Bloomberg News

German Stocks Fall on Greek Bailout Delay; Banks Lead Declines

February 13, 2012

Feb. 10 (Bloomberg) -- German stocks dropped the most in six weeks after euro-area finance ministers held back further financial aid for Greece and the leader of one of the country’s political parties said he won’t vote for the austerity plan.

Commerzbank AG dropped 5.2 percent and Deutsche Bank AG lost 4 percent after euro-region finance ministers delayed the Greek loan package. ThyssenKrupp AG declined 3.9 percent after Nomura Holdings Inc. downgraded Europe’s steel industry. Deutsche Lufthansa AG decreased 3 percent.

The DAX Index lost 1.4 percent to 6,692.96 at the close in Frankfurt for the biggest drop since Dec. 28. The DAX declined 1.1 percent this week. The broader HDAX Index fell 1.3 percent, slipping for the fourth day in five.

“It is maybe a little bit of disappointment in the sector that the Greek package has not been signed yesterday,” Neil Smith, analyst at West LB AG in Dusseldorf said.

Greece has missed its debt-cutting targets, German Finance Minister Wolfgang Schaeuble told lawmakers today, intensifying pressure on Greek politicians to deliver on austerity promises.

Greece must pass its latest package of cuts into law and identify 325 million euros ($429 million) in spending reductions before the euro area will endorse a second bailout, Luxembourg’s Prime Minister Jean-Claude Juncker said. Laos Party leader George Karatzaferis said that the austerity package humiliated Greece.

Bank Decline

Commerzbank dropped 5.2 percent to 2.06 euros and Deutsche Bank fell 4 percent to 33.47 euros, as a gauge of European lenders contributed the most to the Stoxx Europe 600 Index’s slide today. Germany’s second-largest lender, which surged 40 percent in January, dropped as much as 10 percent to 1.95 euros earlier today.

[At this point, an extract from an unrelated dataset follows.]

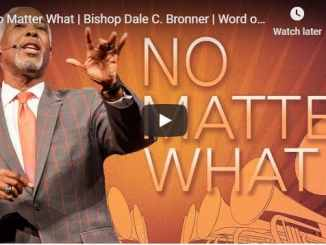Bishop Dale Bronner - No Matter What - August 2020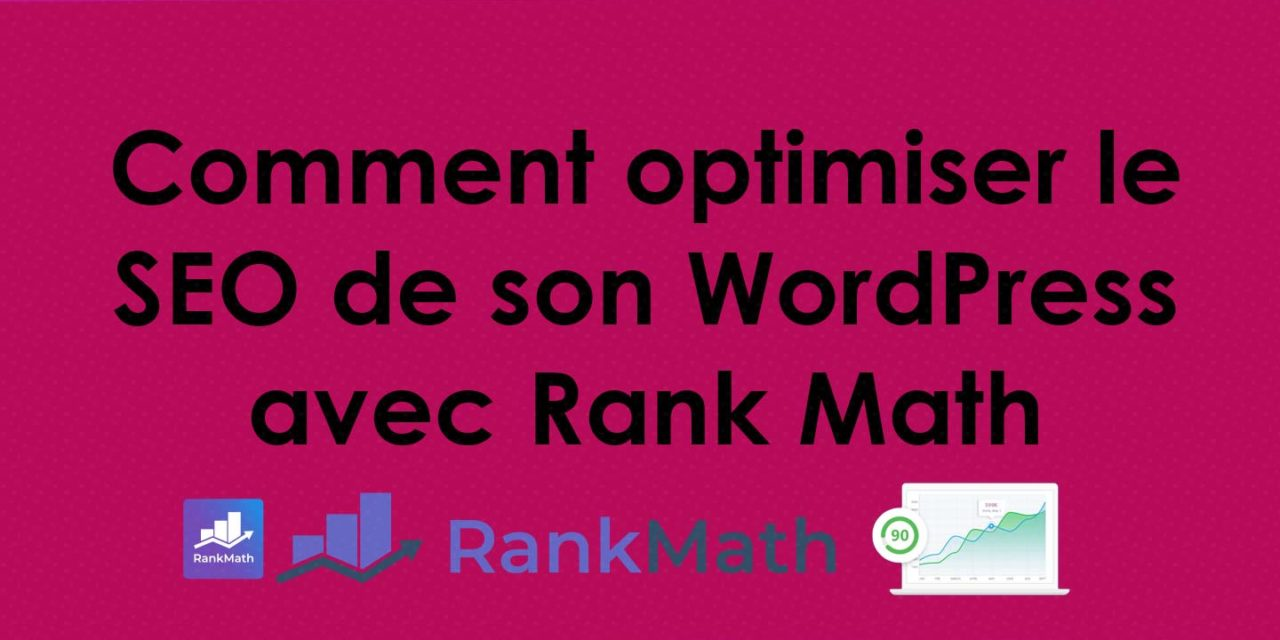 Comment optimiser le SEO de son WordPress avec Rank Math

ThyssenKrupp sank 3.9 percent to 21.97 euros, after the European steel sector was cut to “neutral” at Nomura after a 32 percent rally since its low in November.

Lufthansa fell 3 percent to 10.72 euros, after Equinet Bank AG cut the airline to “hold” from “accumulate.” Deutsche Lufthansa said yesterday that the number of passengers rose 4 percent to 5.05 million in January.

Rhoen-Klinikum AG dropped 3 percent to 14.80 euros after dpa-AFX reported that the company has held talks to privatize eight hospitals with a total of 3,900 beds, citing Chief Financial Officer Erik Hamann.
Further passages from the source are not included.